2. If these two ideologies, or recognizable avatars thereof, not only can but as Bourdieu suggests do occur simultaneously in the modern state, might it not be because they are ideologies in different senses, locatable on different planes of social experience?  So, developmentalist or standardist ideology is consciously articulated and explicitly espoused by Indonesian leaders, planners, and social commentators.  And such overt claims about language and modernity are familiar; they surface in the arguments of the U.S. English group, as just one example.
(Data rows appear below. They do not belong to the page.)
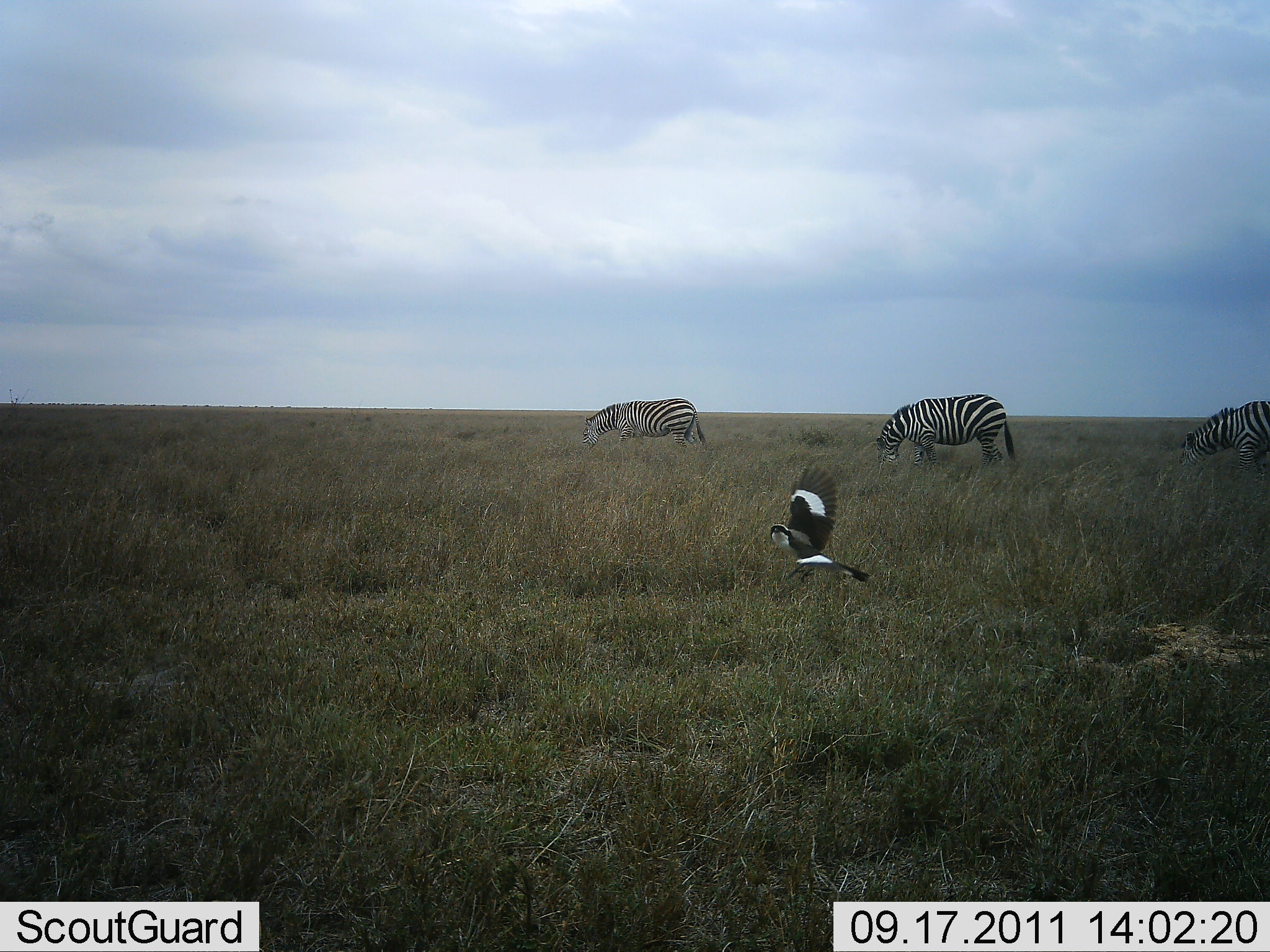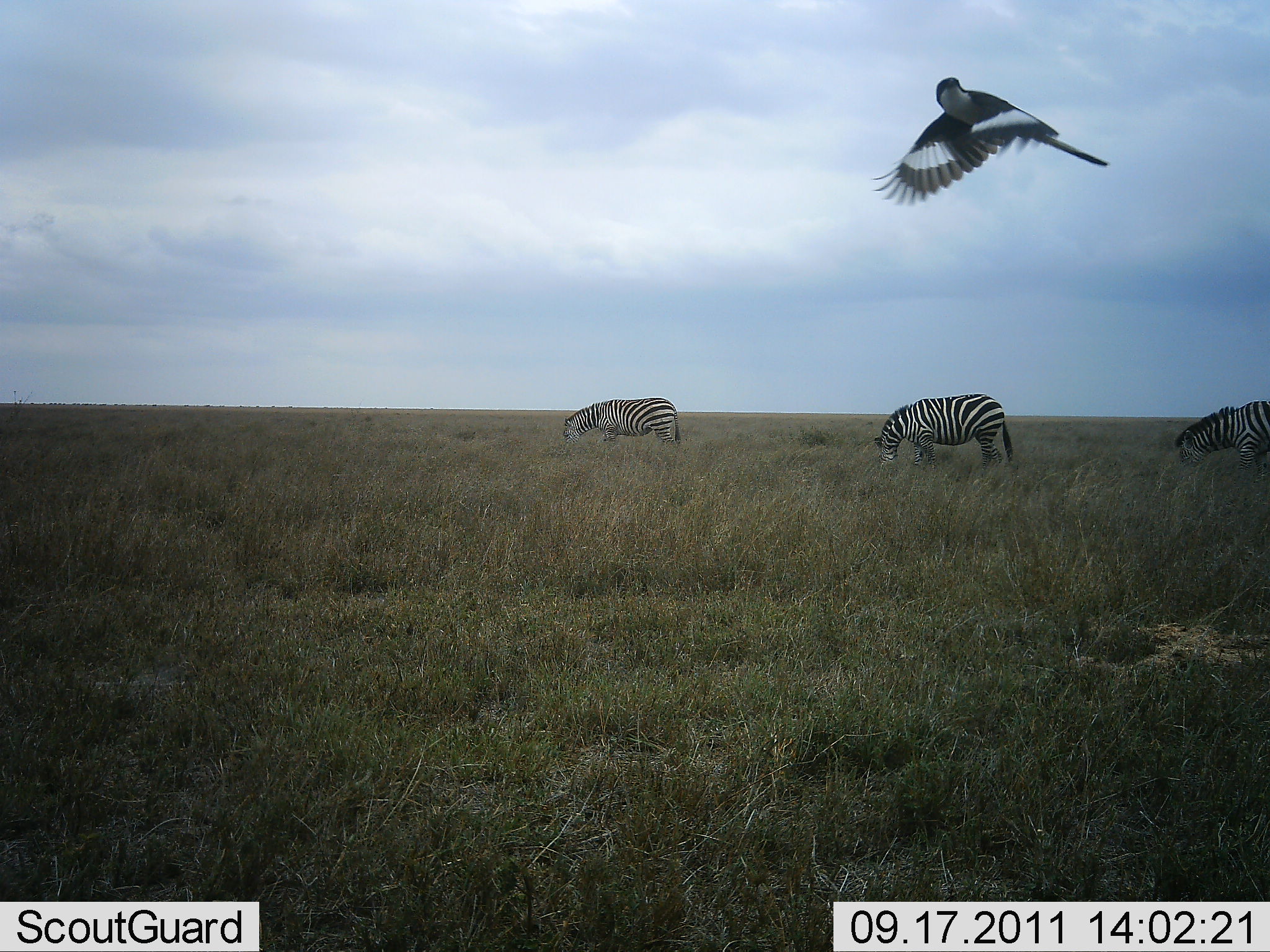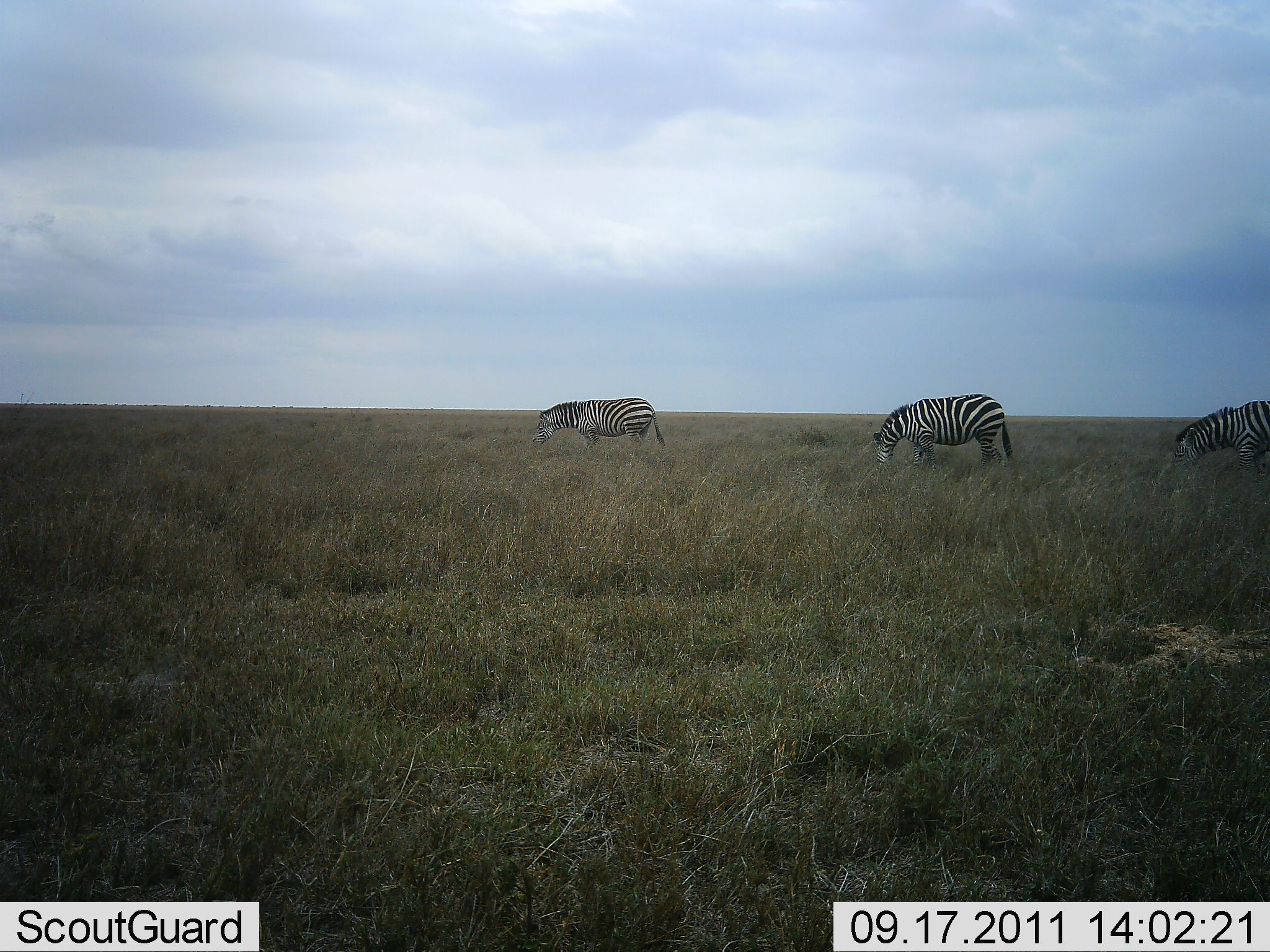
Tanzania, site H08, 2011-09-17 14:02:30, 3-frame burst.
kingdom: Animalia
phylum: Chordata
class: Aves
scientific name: Aves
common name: bird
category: otherbird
Otherbird (bird) (Aves), count 1. Behavior (volunteer vote fractions): standing 0%, resting 0%, moving 100%, interacting 0%. Young present (vote fraction): 0%. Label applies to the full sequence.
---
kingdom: Animalia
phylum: Chordata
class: Mammalia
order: Perissodactyla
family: Equidae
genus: Equus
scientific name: Equus quagga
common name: plains zebra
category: zebra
Zebra (plains zebra) (Equus quagga), count 3. Behavior (volunteer vote fractions): standing 15%, resting 0%, moving 8%, interacting 0%. Young present (vote fraction): 0%. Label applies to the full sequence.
In contrast, the exemplary is, by Errington's account, mute on the subject of its own ideological backing; as self-evidently natural, it cannot be metalinguistically objectified (p. 22).  While I am not certain that I have fully captured what seems to me a rather subtle idea here, the contrast of the explicitly metalinguistic and the mute makes me think that we have different kinds of accounts here of how things work sociolinguistically, at different levels of consciousness. In rather flat terms, one seems to be an analytic account of rhetorical claims and the other of the implicit interpretive models that guide speakers and audiences.  Particularly as Gellner represents the modern native's developmentalism, the standardist/exemplarist ideological accounts themselves also seem to be to different ends; one, of why a linguistic form must exist/must be used, the other of why a speaker ought to be respected or obeyed. Though these are obviously not unrelated issues, it seems the notions might be expected to be potentially complementary rather than contradictory.

3. Which brings me to my third line of puzzling, and one that may contradict what I have already suggested. Having said that these ideologies of language are quite different in nature, I now want to wonder if  they're not actually the same.
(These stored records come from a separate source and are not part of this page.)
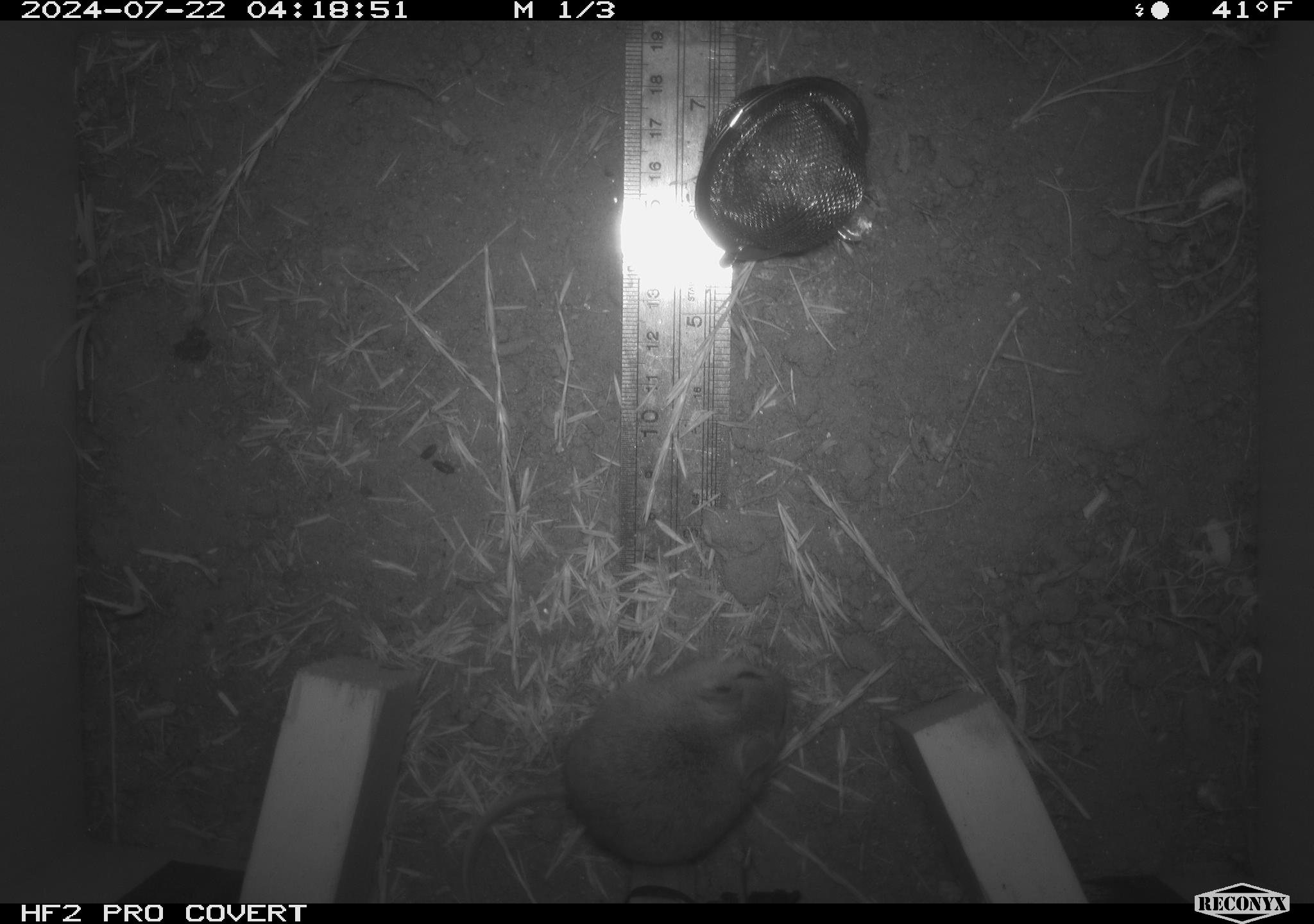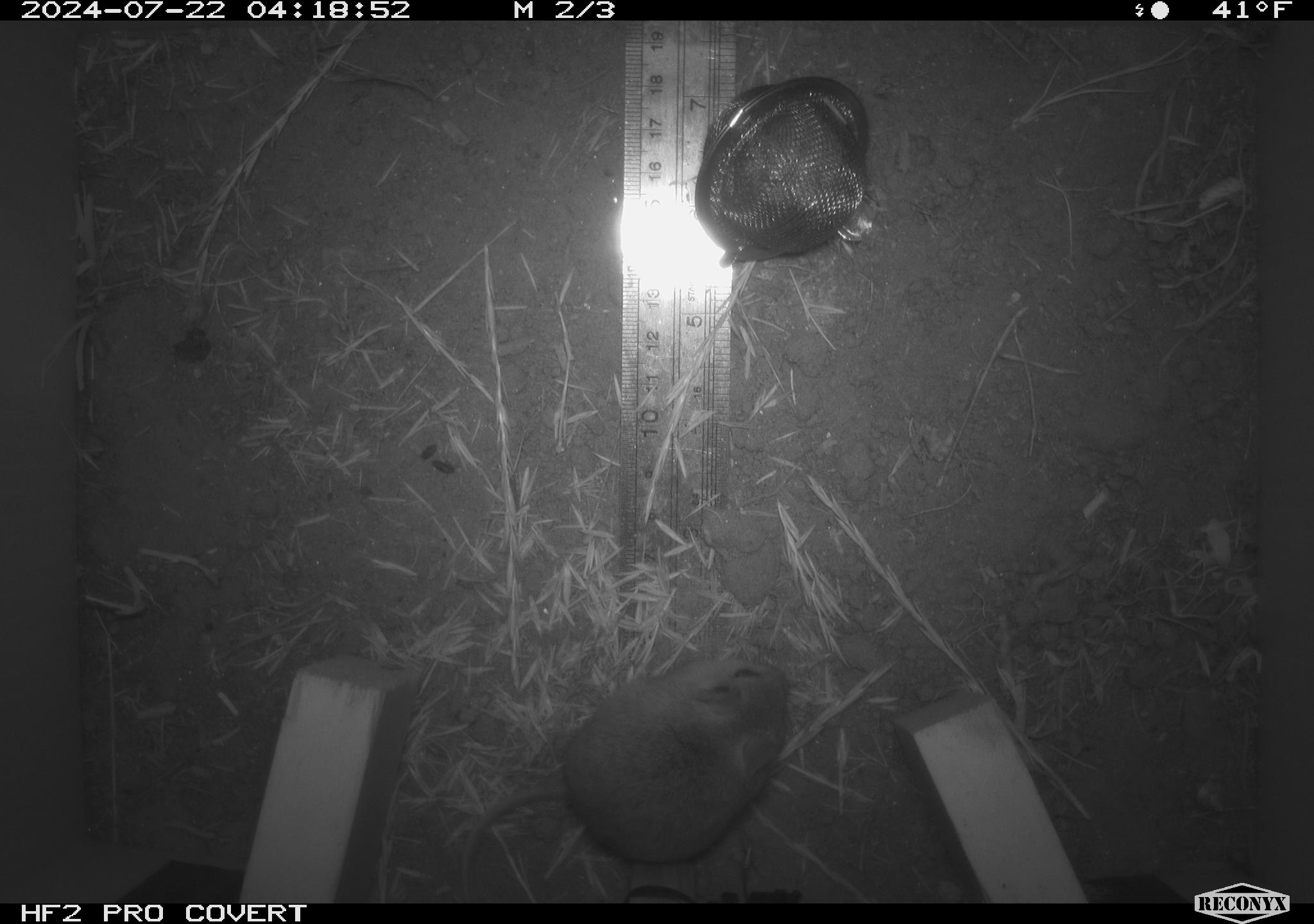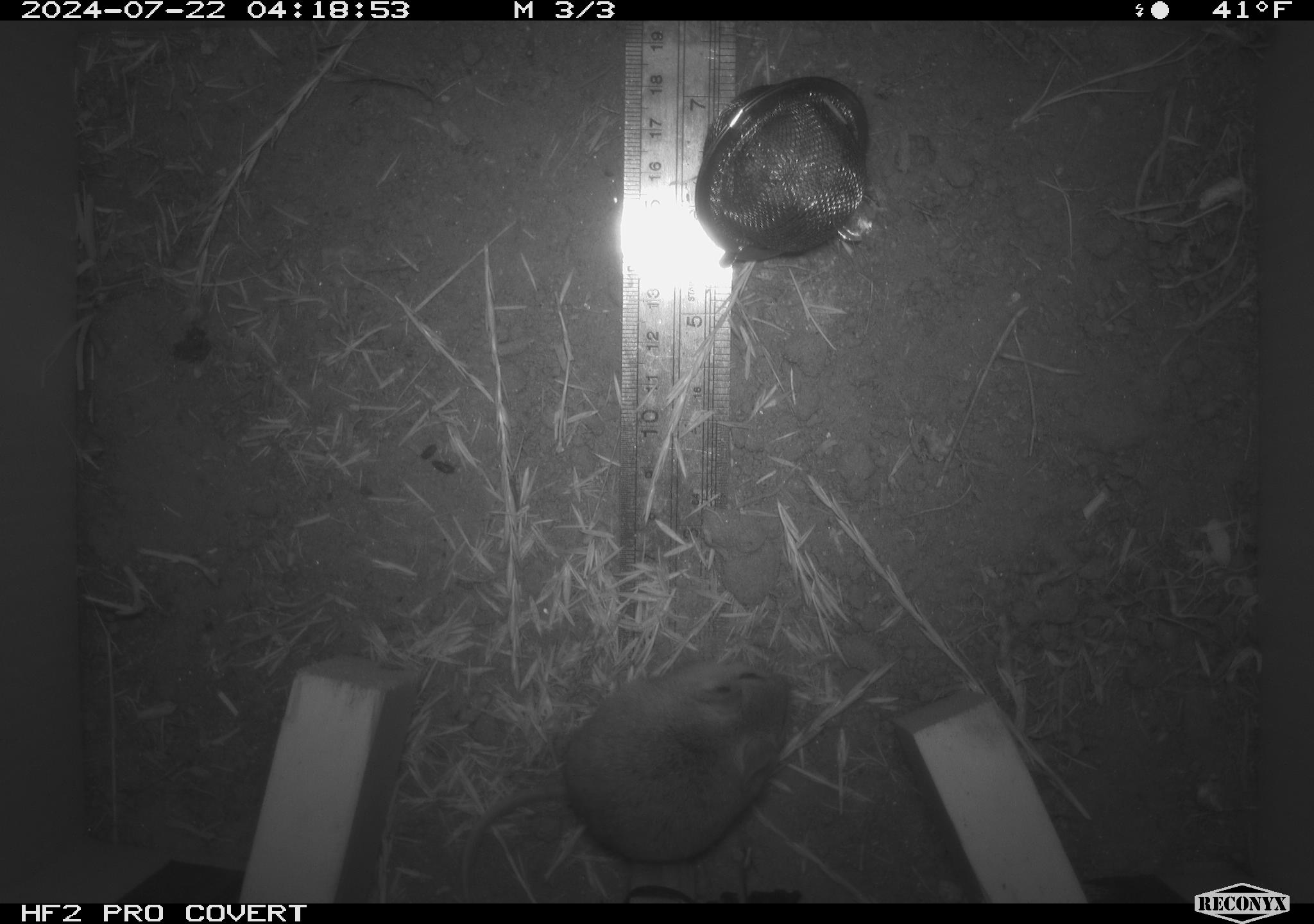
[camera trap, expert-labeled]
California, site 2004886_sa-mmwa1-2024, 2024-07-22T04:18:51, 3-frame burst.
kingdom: Animalia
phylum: Chordata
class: Mammalia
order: Rodentia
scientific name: Rodentia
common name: mouse species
Mouse species (Rodentia).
On the surface, the standardist and exemplarist ideologies are dramatically and diametrically opposed. This fits with Gellner's description of the differences in the organization of culture and authority between traditional agrarian and industrial societies.  The former seek to widen and accentuate the cultural gap between the powerful and the powerless, while the latter, Gellner the Native asserts, seek to minimize the cultural gap.  One language ideology highlights the speaker, while the other makes him disappear. Of course, Barthes (1972) tells us that bourgeois developmentalist ideology also naturalizes, but where exemplarism naturalizes language as a transparent window to the nature of the speaker, the standardist referentially-focused ideology naturalizes language as a transparent window to the nature of the spoken.  While one ideology underwrites the authority of the speaker (and thus incidentally of the speaker's language?), the other underwrites the authority of the language (and thus secondarily of those who master it?).
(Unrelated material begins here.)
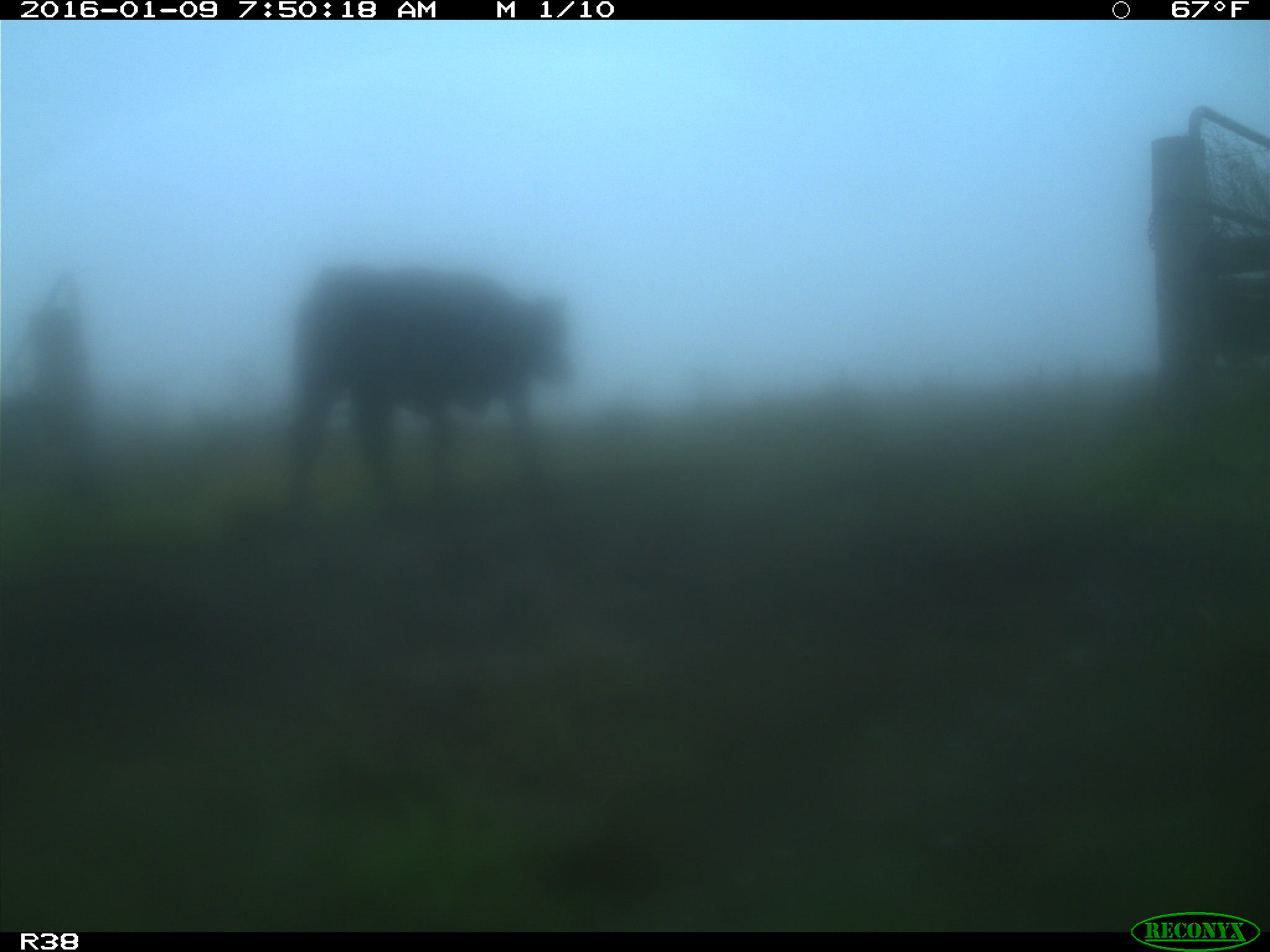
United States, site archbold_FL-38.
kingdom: Animalia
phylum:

But if in modernist Cartesian rationalism, speaking is cognition (language as a window on the mind as well as on the world), and cognition is the essential self, then is not language once again a transparent window on the person, and are not the standardist and exemplarist views rather similar?  Do we have two representations of the same circle of indexical relations between language and speaker, varying only in where they break into this circle to determine value and authority?

And with that somewhat dislocating musing, I will end my comments. They have not so much to do with the Indonesian case and much to do with the implications of Errington's analysis for others of us working in this field.  I do not think it is necessarily Joe Errington's job to address these too-broad questions in the paper at hand, but that paper raised these puzzles for me, and they might be worth pursuing.